## Exercise data
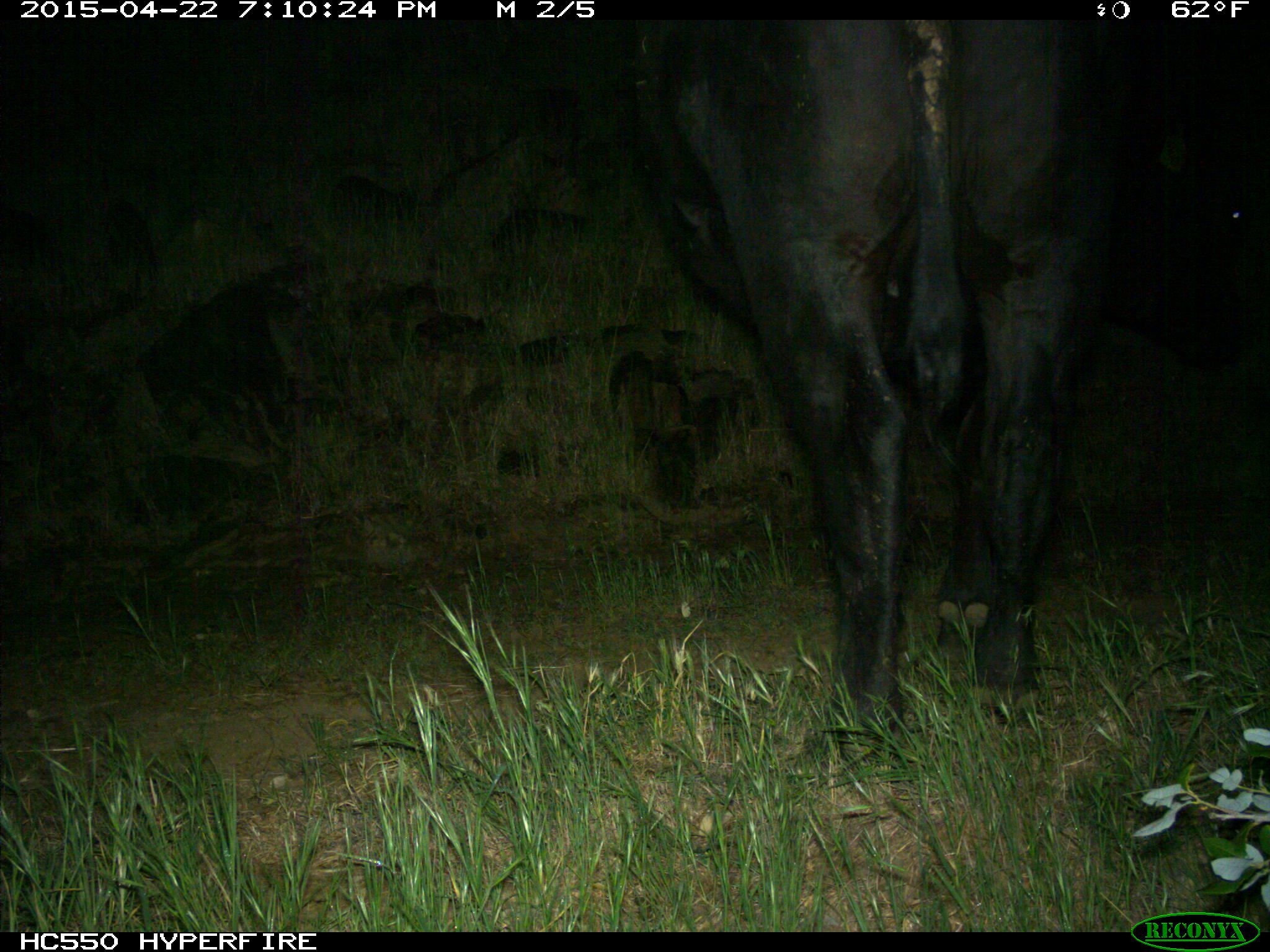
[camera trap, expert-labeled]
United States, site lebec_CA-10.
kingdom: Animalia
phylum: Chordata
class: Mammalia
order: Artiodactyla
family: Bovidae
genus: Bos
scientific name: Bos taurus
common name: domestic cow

## Task item
Leaving aside the pictures, copy the listing above exactly.

## Completed exercise
[camera trap, expert-labeled]
United States, site lebec_CA-10.
kingdom: Animalia
phylum: Chordata
class: Mammalia
order: Artiodactyla
family: Bovidae
genus: Bos
scientific name: Bos taurus
common name: domestic cow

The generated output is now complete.